ACTIVITY. Repeat the records below word for word, starting at the one containing "2016 Harley-Davidson® Street Bob®" and ending at the one containing "JAC Ruifeng M4 2021 — фото 5", with both included. Leave the pictures out of your answer.

DATA LISTING.
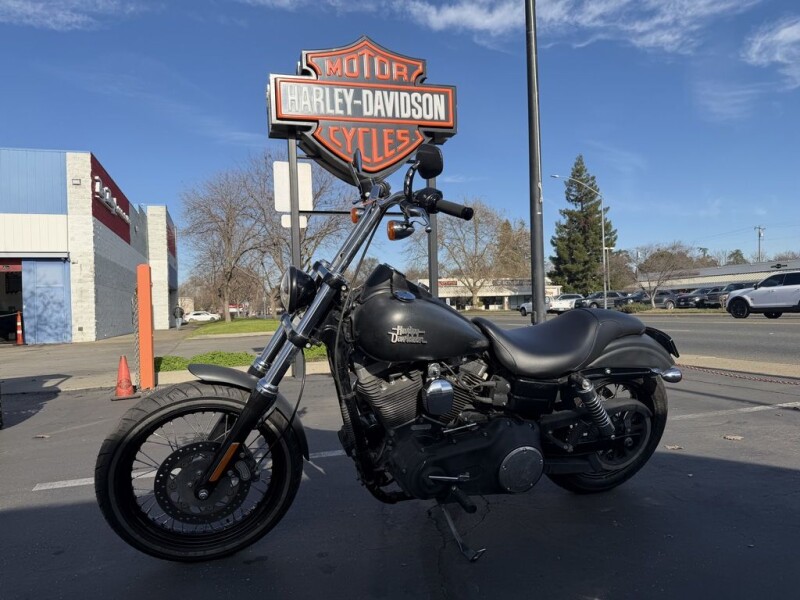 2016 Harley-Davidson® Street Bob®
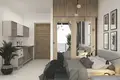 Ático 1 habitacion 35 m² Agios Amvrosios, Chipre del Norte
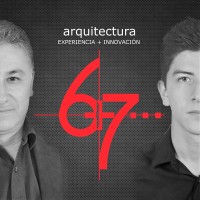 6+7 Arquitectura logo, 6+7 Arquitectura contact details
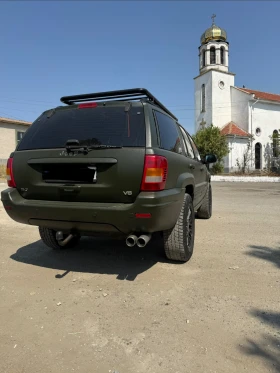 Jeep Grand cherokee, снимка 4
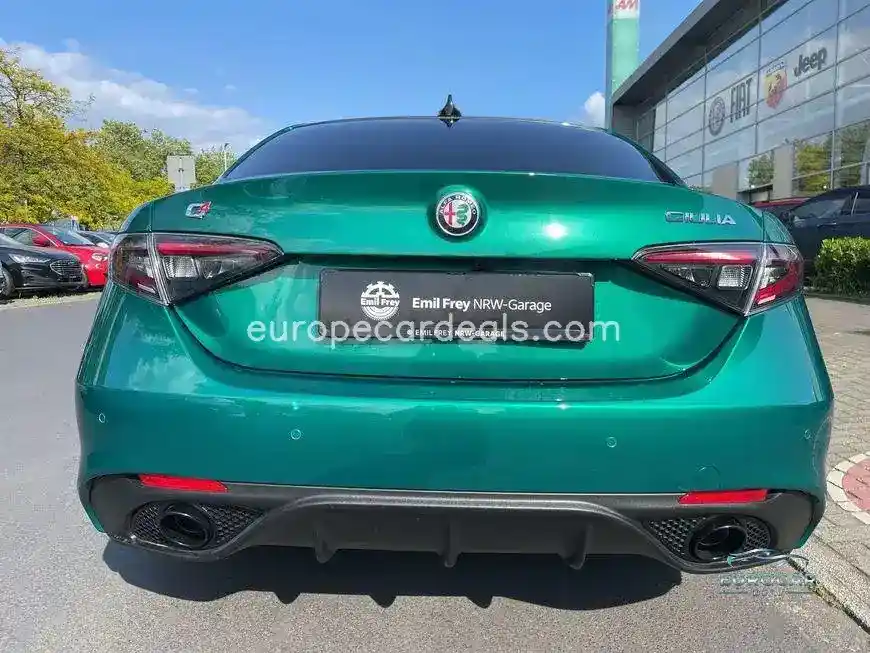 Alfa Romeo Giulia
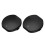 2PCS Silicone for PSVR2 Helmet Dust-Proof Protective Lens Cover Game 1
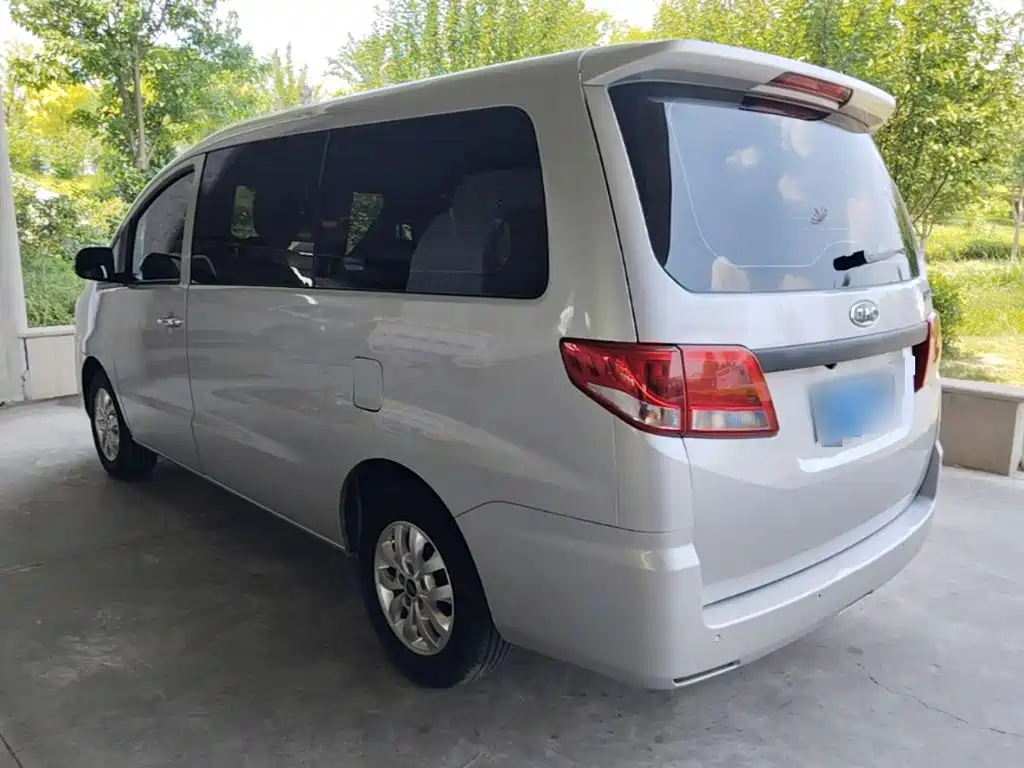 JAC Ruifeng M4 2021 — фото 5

--

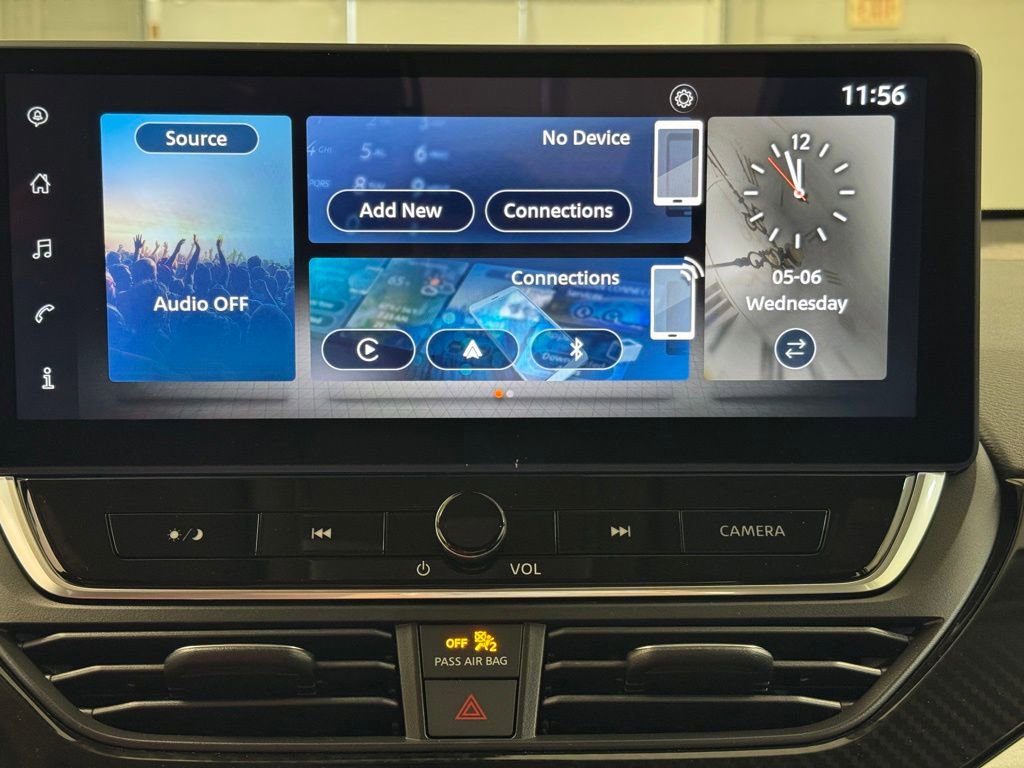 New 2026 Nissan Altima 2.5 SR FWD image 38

==

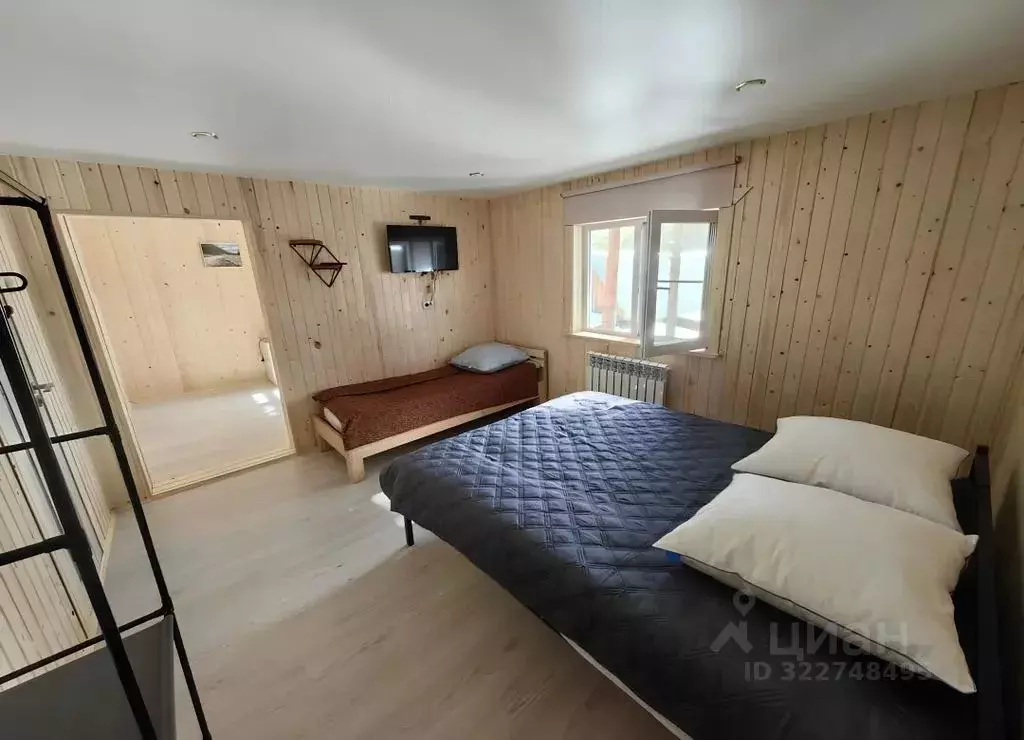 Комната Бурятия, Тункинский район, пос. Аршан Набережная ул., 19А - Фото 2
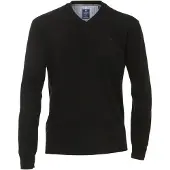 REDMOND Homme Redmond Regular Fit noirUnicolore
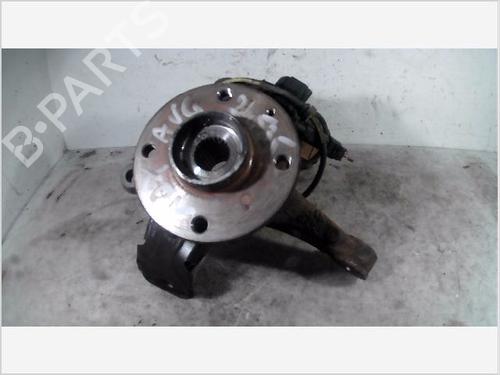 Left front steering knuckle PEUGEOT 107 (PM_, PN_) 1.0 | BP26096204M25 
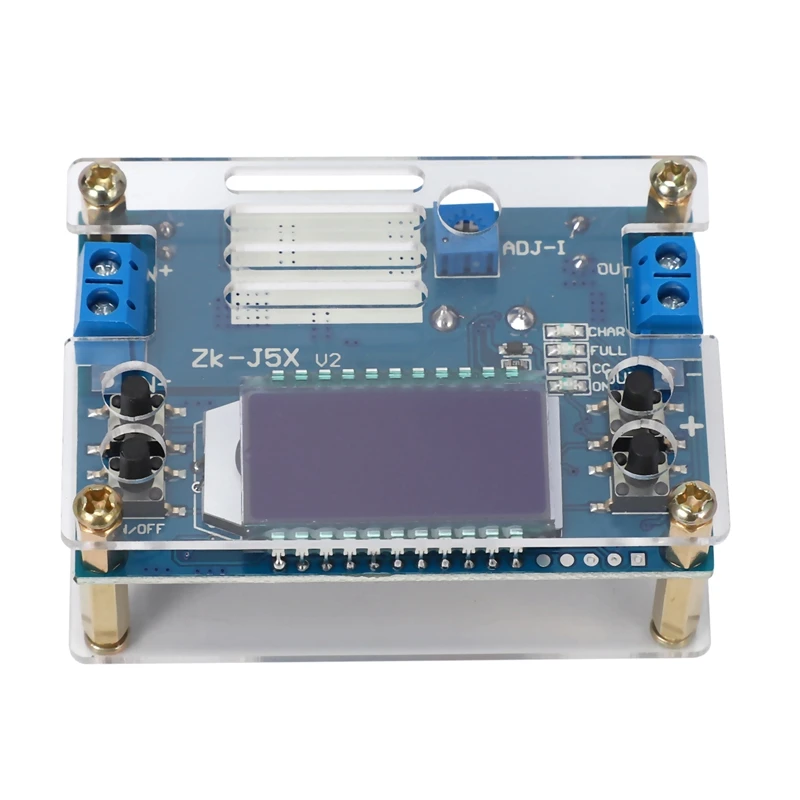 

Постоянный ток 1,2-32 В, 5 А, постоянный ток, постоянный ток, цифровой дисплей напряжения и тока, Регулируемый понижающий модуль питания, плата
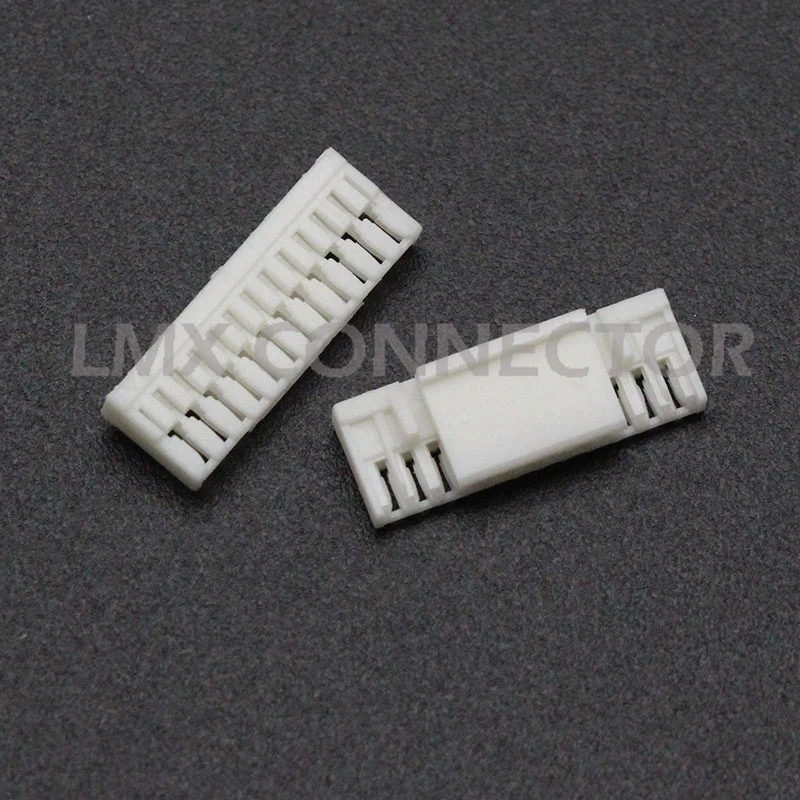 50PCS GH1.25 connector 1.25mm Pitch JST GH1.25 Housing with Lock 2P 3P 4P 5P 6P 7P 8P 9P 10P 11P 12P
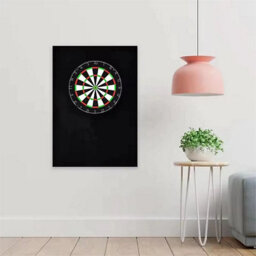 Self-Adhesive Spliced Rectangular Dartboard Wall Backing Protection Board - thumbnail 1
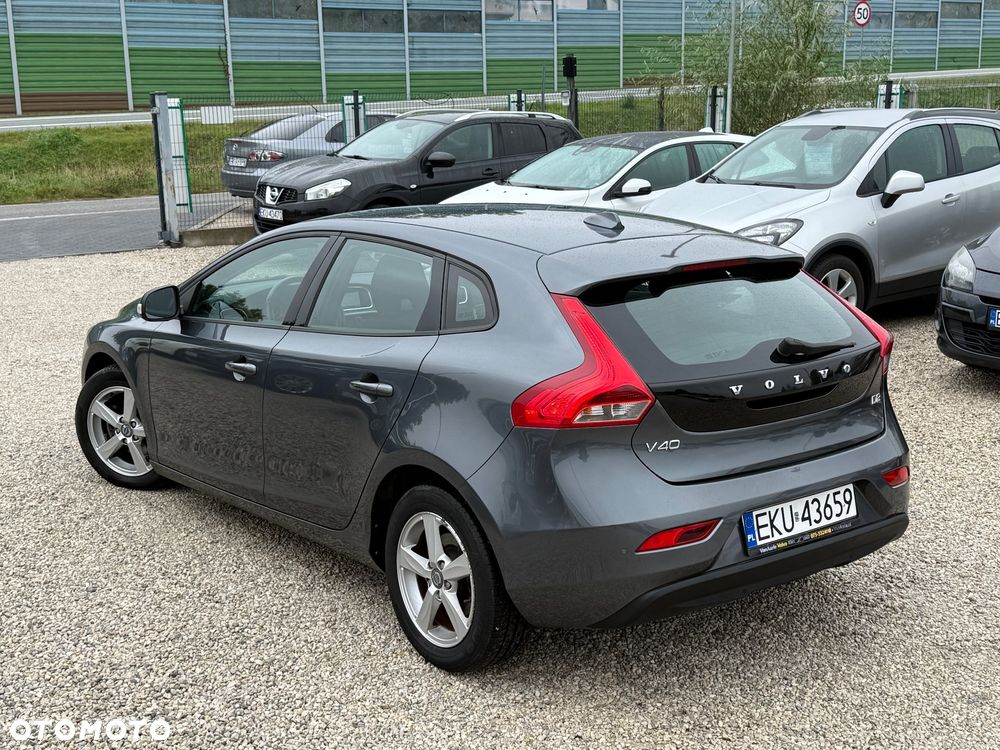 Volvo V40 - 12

RESPONSE BELOW.
 2016 Harley-Davidson® Street Bob®
 Ático 1 habitacion 35 m² Agios Amvrosios, Chipre del Norte
 6+7 Arquitectura logo, 6+7 Arquitectura contact details
 Jeep Grand cherokee, снимка 4
 Alfa Romeo Giulia
 2PCS Silicone for PSVR2 Helmet Dust-Proof Protective Lens Cover Game 1
 JAC Ruifeng M4 2021 — фото 5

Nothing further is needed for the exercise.